**Consigne A**
Extrayez des enregistrements toutes les lignes qui contiennent le mot « each », en tenant compte de la casse.

**Extrait à lire**
# # #
En 1948, à leur création, les légionnaires parachutistes firent leur cette devise “More majorum”, toujours pour insister sur le fait que les “cadets” de la Légion étrangère étaient bien dépositaires de la gloire des détachements issus des régiments étrangers plus anciens.

La locution latine, “More Majorum” se traduit habituellement par “à la manière de nos anciens”. Sous l’empire romain, elle désignait le nom d’un supplice destiné aux parricides. Elle a été par la suite employée quasi exclusivement à l’écrit par les juristes, les philosophes ou les théologiens.


Elle apparaît pour la première fois à la Légion étrangère le 25 février 1940, dans l’ordre N°1 du lieutenant-colonel Magrin-Vernerey, commandant la 13e Demi-brigade de marche de la Légion étrangère toute nouvellement créée : “Officiers, sous-officiers, caporaux et légionnaires du Groupement montagne, appelés à représenter la Légion hors d’Afrique, sous les yeux de troupes d’élite, et à combattre pour la plus belle des causes, nous élèverons nos coeurs à la hauteur de cet immense honneur. Devant des chefs, des soldats et des peuples qui ne vous connaissent pas ou peu, et jugeront d’après vous l’Armée d’Afrique et la Légion, vous prouverez l’esprit de corps, l’exacte discipline et l’union étroite qui cimentent la solidarité légionnaire. En votre nom, j’adresse l’hommage du Régiment cadet de la Légion à tous les chefs illustres et aux glorieux régiments qui ont conquis la célébrité de l’Arme ; dépositaires de leur gloire, par tous les détachements qui vous ont constitués, confiants dans la supériorité éprouvée de notre tradition, vous obéirez, vous attaquerez, vous tiendrez, selon la devise du Groupement “More Majorum”, à la manière de nos anciens”.
# # #
**Données enregistrées**
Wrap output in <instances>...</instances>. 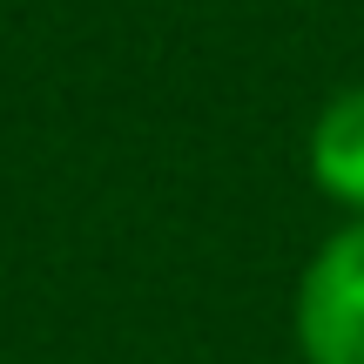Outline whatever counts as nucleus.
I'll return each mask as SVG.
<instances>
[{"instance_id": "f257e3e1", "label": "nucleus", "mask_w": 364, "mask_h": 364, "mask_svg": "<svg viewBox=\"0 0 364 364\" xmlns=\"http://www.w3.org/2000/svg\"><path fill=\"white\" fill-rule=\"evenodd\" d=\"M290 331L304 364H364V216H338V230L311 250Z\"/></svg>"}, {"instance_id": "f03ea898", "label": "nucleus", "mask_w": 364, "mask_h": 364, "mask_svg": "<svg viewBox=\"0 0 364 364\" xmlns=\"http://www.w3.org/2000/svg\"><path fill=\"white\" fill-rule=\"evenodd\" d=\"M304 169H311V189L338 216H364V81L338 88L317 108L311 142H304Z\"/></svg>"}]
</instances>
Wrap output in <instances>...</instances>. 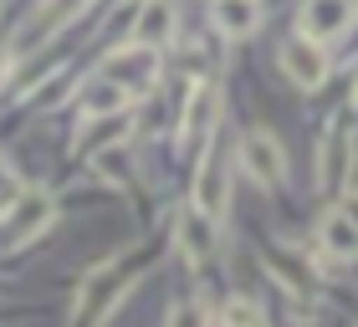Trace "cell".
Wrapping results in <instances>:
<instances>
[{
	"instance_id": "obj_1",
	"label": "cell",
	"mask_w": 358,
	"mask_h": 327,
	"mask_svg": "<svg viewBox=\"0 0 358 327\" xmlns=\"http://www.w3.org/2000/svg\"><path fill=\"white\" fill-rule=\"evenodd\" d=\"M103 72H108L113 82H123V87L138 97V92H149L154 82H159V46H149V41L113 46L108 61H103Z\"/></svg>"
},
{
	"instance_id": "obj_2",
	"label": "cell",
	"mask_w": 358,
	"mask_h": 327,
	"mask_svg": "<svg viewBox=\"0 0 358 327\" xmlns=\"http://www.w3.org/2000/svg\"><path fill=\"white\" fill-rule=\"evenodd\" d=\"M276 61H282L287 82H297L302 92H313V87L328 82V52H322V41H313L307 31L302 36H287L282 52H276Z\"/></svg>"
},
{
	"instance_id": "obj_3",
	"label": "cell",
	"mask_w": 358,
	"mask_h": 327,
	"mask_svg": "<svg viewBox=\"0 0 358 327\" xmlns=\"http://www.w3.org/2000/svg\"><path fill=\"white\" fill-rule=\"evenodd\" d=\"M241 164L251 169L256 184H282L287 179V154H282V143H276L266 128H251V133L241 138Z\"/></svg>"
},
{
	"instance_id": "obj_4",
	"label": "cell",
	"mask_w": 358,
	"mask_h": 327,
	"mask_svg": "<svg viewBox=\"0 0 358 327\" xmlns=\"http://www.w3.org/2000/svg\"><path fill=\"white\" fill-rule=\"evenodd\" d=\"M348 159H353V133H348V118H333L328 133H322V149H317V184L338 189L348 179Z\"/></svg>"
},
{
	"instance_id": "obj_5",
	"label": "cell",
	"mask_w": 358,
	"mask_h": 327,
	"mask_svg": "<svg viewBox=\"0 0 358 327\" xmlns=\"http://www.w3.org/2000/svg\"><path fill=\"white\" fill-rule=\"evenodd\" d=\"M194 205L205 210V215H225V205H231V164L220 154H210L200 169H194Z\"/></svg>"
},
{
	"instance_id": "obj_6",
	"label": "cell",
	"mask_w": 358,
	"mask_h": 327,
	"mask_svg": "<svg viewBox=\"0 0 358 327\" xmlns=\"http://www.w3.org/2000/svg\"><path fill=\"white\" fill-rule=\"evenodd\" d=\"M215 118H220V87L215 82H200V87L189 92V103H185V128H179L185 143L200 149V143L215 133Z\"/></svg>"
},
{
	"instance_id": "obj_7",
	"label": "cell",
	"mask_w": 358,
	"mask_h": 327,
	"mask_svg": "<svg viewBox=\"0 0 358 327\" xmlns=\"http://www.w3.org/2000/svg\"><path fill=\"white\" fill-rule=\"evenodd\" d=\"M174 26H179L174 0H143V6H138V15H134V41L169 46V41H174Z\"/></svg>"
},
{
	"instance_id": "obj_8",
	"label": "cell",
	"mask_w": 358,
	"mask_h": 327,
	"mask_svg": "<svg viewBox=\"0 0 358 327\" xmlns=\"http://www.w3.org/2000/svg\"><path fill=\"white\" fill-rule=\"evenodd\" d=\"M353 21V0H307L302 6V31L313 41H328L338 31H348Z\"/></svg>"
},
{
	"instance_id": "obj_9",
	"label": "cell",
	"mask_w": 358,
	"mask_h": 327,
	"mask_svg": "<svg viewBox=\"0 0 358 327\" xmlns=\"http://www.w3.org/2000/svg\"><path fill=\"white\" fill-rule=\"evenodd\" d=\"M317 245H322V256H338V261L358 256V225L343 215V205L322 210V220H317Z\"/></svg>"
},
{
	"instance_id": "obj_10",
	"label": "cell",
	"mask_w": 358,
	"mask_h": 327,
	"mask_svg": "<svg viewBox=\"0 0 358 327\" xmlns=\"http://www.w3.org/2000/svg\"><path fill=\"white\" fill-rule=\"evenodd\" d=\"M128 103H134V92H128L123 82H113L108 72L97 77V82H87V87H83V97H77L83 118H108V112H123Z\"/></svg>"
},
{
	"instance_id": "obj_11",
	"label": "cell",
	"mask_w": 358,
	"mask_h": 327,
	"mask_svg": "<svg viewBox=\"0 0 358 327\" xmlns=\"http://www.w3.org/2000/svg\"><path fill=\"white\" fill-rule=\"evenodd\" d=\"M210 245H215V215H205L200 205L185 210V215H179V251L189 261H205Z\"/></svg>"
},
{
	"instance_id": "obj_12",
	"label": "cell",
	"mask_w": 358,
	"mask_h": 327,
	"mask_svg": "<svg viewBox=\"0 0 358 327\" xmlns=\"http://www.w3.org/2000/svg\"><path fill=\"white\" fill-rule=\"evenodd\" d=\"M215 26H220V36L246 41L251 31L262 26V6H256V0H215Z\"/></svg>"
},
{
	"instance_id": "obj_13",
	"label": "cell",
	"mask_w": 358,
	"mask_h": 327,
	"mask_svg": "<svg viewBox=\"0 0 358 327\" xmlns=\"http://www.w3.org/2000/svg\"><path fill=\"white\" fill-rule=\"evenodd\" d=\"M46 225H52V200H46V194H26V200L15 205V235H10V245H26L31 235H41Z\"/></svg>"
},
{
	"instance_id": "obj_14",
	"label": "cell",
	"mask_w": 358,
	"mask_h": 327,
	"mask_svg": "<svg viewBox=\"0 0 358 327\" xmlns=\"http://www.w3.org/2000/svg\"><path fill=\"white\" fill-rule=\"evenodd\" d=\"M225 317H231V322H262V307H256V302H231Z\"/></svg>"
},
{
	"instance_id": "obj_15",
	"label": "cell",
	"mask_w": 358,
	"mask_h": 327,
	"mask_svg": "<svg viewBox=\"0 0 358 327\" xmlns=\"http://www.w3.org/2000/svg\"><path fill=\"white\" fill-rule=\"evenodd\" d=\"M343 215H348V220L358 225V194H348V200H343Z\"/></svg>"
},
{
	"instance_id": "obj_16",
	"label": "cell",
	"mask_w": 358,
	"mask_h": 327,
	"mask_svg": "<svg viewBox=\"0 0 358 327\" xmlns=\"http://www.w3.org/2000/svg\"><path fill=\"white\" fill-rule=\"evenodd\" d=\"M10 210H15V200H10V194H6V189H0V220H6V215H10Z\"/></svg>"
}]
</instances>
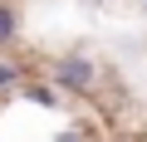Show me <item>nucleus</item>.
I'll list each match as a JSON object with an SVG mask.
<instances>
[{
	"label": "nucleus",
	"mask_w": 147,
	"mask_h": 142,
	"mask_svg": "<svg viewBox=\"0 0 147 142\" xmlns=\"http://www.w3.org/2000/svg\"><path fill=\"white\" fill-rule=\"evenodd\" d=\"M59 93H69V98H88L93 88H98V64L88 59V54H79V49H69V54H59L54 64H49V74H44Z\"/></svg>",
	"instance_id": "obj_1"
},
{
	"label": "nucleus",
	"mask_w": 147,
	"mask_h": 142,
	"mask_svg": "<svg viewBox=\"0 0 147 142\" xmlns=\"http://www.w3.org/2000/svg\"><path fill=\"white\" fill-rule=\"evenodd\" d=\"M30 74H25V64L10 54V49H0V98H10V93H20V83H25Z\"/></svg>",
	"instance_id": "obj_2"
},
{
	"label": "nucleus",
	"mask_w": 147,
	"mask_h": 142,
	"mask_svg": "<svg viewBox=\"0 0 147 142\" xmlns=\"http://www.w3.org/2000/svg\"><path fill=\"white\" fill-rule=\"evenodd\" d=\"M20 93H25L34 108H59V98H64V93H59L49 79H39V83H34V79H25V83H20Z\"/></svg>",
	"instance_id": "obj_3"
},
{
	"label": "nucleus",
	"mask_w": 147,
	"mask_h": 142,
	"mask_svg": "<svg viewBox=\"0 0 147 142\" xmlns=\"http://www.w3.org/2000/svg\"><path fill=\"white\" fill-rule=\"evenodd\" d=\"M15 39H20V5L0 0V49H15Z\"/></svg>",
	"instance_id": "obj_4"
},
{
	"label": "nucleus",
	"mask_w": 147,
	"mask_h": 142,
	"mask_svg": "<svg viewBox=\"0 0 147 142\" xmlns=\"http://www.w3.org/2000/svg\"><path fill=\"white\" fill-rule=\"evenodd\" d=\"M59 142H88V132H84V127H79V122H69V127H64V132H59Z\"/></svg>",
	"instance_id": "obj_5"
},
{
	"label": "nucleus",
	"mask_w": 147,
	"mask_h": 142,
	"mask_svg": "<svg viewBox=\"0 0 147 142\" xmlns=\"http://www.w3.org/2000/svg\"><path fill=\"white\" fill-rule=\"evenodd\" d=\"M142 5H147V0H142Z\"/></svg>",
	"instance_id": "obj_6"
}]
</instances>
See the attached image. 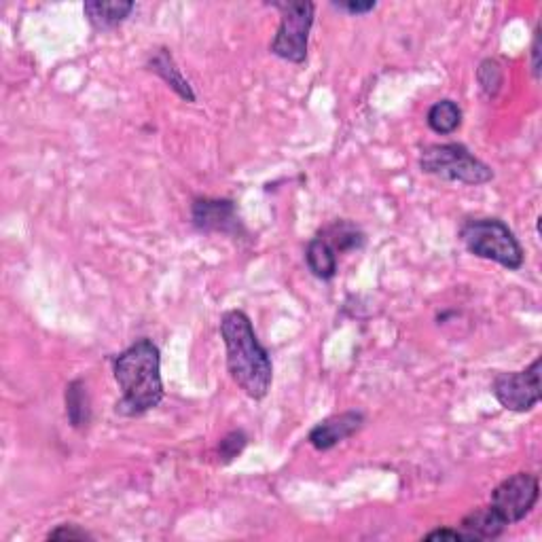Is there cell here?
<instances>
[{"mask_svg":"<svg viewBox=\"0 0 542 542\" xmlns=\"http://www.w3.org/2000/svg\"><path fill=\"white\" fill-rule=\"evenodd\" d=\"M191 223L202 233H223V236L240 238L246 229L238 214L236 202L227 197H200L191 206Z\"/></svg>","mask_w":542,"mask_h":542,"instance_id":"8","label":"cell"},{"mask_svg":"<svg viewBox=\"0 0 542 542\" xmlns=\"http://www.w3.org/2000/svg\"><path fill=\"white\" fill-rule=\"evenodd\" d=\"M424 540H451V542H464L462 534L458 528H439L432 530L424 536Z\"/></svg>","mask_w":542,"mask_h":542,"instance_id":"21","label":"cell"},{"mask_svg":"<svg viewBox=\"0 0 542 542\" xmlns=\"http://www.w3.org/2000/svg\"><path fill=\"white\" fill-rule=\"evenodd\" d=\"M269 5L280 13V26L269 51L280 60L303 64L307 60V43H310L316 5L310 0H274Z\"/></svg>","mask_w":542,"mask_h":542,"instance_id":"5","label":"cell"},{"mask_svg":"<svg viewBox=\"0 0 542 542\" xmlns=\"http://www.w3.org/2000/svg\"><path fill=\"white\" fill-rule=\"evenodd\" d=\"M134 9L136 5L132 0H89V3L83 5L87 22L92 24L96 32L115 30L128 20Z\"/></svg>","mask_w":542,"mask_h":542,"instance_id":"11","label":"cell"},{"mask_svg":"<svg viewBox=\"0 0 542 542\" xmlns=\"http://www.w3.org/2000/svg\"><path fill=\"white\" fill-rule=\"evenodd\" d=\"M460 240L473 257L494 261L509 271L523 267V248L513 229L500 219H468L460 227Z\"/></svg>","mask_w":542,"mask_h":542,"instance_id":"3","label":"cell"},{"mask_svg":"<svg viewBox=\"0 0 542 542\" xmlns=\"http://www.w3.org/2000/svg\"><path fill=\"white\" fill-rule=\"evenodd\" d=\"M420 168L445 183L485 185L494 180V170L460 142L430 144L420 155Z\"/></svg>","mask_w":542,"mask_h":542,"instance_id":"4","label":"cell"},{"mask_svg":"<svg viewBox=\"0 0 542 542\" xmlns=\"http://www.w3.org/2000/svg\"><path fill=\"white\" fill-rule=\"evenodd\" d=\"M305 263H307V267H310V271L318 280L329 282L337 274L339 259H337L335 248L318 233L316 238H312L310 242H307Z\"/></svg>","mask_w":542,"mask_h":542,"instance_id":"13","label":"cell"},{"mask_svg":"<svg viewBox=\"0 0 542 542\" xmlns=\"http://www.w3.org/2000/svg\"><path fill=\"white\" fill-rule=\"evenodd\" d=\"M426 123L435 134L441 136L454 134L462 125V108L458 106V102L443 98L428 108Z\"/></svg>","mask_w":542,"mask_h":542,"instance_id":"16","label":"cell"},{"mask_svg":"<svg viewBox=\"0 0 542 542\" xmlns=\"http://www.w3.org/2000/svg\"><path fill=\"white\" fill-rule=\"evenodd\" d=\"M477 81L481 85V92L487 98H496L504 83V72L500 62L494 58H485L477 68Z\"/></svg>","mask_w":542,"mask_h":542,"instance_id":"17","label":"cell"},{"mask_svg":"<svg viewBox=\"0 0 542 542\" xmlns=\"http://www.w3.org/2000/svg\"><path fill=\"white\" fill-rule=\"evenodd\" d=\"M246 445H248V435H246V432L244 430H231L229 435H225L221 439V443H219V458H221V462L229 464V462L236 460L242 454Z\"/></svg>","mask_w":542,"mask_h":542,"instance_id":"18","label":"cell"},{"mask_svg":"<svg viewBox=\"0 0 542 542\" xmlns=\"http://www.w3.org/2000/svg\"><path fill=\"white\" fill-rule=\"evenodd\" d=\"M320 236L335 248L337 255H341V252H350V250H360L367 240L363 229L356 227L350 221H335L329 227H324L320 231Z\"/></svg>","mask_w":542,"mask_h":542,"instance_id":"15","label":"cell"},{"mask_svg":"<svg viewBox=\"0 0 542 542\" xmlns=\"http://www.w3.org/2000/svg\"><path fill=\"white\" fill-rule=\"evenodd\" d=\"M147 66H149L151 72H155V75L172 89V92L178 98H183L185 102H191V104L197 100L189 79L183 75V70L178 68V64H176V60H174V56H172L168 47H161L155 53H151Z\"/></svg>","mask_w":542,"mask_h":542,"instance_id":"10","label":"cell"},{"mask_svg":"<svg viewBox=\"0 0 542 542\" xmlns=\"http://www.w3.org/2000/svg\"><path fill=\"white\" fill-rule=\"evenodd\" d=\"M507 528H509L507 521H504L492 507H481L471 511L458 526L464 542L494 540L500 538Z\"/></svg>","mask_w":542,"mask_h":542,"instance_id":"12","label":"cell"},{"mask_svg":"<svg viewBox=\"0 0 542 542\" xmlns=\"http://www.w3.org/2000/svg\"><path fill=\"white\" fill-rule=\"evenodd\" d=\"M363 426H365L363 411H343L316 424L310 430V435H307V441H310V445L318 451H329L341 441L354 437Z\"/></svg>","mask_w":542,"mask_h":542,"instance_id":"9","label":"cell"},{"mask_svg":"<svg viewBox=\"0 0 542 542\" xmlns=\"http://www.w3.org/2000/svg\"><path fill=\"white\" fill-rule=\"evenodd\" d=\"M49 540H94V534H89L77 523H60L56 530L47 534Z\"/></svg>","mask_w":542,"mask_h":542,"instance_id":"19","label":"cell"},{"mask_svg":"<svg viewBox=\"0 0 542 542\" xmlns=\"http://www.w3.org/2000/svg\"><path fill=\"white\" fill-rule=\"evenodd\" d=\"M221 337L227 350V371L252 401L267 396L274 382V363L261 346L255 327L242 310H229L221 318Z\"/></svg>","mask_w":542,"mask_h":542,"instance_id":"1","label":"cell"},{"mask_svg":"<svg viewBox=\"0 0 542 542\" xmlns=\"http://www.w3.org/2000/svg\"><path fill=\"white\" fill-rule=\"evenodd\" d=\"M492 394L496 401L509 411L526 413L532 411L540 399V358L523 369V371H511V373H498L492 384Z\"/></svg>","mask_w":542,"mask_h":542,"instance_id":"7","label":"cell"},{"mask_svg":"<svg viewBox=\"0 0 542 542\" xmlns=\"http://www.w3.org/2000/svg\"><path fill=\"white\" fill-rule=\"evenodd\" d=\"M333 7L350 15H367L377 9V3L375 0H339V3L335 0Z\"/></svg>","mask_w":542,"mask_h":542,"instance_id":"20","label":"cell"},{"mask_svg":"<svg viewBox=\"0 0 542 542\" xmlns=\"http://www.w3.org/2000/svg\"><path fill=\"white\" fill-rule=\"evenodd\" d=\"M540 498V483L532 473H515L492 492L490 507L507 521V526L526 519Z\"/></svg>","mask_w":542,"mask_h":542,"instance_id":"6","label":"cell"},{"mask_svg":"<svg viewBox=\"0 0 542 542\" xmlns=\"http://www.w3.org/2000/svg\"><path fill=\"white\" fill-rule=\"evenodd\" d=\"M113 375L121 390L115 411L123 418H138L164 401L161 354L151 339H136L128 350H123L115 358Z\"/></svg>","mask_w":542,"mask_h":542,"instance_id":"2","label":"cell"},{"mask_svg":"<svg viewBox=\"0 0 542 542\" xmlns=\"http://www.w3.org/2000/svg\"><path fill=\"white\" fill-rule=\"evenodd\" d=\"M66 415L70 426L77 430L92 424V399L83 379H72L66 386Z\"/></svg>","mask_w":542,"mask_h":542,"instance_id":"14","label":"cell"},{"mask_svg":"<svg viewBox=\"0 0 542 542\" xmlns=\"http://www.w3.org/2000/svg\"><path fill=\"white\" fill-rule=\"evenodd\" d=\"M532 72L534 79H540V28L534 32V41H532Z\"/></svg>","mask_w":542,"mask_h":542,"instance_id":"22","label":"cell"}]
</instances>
# # #
**Consigne B**
D'après l'extrait sur la devise « More Majorum », pourquoi les légionnaires parachutistes ont-ils adopté cette devise à leur création en 1948 ?

**Solution A**
I'll return each mask as SVG.
I'll list each match as a JSON object with an SVG mask.

**Solution B**
Ils l'ont adoptée pour insister sur le fait que les « cadets » de la Légion étrangère étaient bien dépositaires de la gloire des détachements issus des régiments étrangers plus anciens.